**About this task:**
In the text on the origin of the world's languages, how many languages did Atkinson examine for their distinct sounds?

**Page text:**
··········
World’s languages traced back to single African mother tongue
A South Sudanese boy belonging to a cultural dance group uses moistened ground chalk to mark traditional tribe paintings on his face before his group performed at a cultural center in Juba on Jan. 16, 2011.
Credit:Roberto Schmidt
Atkinson found that the first populations migrating from Africa laid the groundwork for all the world’s cultures by taking their single language with them. “It was the catalyst that spurred the human expansion that we all are a product of,” Atkinson said, the Wall Street Journal reported.
Atkinson traced the number distinct sounds, or phonemes — consonants, vowels and tones — in 504 world languages, finding compelling evidence that they can be traced back to a long-forgotten dialect spoken by our Stone Age ancestors, according to the Daily Mail.
Atkinson also hypothesized that languages with the most sounds would be the oldest, while those spoken by smaller breakaway groups would utilize fewer sounds as variation and complexity diminished.
The study found that some of the click-using languages of Africa have more than 100 phonemes, or sounds, whereas Hawaiian, toward the far end of the human migration route out of Africa, has only 13, the Times reported. English has about 45 phonemes.
The phoneme pattern mirrors the pattern of human genetic diversity as humans spread across the globe from sub-Saharan Africa around 70,000 years ago.
··········
**Stored data:**

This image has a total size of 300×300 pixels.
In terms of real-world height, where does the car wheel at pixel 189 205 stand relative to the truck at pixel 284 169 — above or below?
··········
**Task answer:**
504